Страница 30 из 107
— Еще не разложилось по полочкам. Все навалено в кучу. Я должен полежать. Лежа мне думается легче.
— И что? Завтра все будет ясно?
— Надеюсь.
— Ну а здесь мы зачем?
— Хочу распалить воображение, представить, как все произошло.
В комнате горела люстра, как в вечер двадцать седьмого августа, когда Комиссарова привела гостей. Я взглянул на часы.
— Вы кого-то ждете?
— Хмелева.
Донесся шум подъехавшей машины. Я вышел на балкон и посмотрел вниз. Приехал Хмелев. Он держал в руке сверток. Я повернулся к окну. Оставшись одна, Миронова прихорашивалась. Смотрясь в зеркальце, она поправила прическу, потом намазала губы. Я не стал ей мешать. Сверкнуло зеркальце, отразив яркий свет люстры, щелкнула пудреница. Миронова зажгла торшер, выключила люстру, села на диван и задумалась. Слабая лампа торшера погрузила комнату в розово-молочную мглу. При таком свете, наверно, хорошо думалось…
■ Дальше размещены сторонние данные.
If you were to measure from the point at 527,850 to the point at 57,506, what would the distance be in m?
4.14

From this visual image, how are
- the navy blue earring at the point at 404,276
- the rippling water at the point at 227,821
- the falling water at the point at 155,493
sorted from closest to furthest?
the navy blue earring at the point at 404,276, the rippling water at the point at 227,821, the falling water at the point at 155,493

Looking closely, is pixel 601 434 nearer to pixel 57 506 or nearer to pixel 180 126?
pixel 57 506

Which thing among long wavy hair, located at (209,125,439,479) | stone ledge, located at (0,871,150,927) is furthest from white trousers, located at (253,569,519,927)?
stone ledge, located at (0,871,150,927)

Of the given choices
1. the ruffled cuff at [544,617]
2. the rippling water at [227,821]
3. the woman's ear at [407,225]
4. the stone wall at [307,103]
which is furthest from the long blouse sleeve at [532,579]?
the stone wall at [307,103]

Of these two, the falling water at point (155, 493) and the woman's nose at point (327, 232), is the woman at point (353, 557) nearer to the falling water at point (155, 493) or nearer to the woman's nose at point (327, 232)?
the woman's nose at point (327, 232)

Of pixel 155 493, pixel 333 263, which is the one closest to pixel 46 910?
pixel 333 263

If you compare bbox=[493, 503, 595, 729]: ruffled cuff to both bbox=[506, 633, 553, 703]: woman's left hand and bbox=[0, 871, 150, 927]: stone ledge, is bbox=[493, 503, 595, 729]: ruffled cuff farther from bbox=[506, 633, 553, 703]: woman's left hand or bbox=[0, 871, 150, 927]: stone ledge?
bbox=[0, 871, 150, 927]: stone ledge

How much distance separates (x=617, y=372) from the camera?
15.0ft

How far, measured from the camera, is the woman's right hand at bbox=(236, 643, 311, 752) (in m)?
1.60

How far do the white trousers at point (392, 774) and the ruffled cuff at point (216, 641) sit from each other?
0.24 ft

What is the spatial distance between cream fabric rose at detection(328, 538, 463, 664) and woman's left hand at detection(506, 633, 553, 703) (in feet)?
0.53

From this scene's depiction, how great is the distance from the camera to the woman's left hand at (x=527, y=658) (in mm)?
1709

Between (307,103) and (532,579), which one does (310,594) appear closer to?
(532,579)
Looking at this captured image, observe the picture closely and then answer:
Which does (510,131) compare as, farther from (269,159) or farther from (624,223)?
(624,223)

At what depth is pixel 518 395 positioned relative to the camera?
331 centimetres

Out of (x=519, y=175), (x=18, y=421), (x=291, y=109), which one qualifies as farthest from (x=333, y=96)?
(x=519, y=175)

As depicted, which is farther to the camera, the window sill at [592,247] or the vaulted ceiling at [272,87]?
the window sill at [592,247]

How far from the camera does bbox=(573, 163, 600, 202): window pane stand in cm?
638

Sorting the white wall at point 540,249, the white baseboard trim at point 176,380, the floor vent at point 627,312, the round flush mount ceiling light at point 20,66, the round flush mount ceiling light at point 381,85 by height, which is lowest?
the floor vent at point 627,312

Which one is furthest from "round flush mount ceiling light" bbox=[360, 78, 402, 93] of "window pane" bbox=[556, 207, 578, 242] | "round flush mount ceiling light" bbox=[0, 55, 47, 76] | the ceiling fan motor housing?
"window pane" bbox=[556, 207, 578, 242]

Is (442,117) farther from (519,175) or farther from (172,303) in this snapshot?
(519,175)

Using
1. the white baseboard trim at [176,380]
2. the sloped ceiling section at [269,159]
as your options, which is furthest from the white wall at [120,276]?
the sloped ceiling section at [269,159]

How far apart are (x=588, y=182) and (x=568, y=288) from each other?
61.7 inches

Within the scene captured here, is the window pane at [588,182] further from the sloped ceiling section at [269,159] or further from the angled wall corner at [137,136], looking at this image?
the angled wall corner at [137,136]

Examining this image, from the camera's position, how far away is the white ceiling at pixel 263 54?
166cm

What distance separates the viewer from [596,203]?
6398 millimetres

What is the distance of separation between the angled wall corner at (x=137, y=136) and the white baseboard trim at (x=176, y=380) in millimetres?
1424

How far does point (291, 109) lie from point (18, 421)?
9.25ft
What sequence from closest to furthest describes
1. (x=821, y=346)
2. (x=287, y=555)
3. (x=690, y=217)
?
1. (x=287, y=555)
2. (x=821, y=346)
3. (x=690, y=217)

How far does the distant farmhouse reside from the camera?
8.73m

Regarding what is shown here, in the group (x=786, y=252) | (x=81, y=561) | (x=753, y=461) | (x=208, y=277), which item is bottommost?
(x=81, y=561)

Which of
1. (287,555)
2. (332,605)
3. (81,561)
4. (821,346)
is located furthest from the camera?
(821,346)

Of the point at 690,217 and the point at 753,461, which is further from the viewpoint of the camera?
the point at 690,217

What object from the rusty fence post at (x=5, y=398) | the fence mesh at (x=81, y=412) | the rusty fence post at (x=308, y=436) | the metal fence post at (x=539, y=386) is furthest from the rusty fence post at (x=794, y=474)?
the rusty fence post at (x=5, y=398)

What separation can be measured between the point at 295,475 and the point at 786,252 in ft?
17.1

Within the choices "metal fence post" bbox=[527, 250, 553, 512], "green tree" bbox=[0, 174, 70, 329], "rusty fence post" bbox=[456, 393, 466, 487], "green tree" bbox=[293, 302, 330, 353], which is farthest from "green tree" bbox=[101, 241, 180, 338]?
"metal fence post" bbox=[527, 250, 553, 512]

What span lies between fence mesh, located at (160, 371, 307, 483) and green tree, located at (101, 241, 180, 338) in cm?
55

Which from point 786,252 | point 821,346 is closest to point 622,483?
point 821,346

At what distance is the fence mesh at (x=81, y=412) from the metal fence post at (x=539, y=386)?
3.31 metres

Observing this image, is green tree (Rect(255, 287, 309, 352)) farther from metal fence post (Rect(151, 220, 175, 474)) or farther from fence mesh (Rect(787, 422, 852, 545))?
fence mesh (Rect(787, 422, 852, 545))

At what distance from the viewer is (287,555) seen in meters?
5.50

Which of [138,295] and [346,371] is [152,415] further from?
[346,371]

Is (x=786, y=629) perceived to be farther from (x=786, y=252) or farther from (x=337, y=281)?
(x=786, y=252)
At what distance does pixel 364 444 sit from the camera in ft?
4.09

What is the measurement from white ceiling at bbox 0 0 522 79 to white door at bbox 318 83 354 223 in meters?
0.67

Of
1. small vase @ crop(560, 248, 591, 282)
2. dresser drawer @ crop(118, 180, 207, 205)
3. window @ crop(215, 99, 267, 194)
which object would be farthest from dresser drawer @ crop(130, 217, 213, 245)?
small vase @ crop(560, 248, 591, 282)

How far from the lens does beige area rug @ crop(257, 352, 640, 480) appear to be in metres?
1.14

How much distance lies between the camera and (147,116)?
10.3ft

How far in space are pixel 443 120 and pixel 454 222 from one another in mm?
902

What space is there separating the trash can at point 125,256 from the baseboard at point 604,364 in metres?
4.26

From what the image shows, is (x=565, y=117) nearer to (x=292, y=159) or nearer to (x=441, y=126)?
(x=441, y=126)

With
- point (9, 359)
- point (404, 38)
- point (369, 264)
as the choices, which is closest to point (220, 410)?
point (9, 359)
Надо мной нависал балкон квартиры, хозяева которой оставили ключи Комиссаровой. Цветы, очевидно, погибли. Слева в полуметре от балкона проходила водосточная труба. Цинковая труба была мощной. В дождь она, должно быть, грохотала…
Я осторожно вошел в комнату и прикрыл дверь. Она скрипнула. Миронова вздрогнула.
— Господи! Как вы меня напугали!
— Комиссарова испугалась куда больше, когда увидела Голованова.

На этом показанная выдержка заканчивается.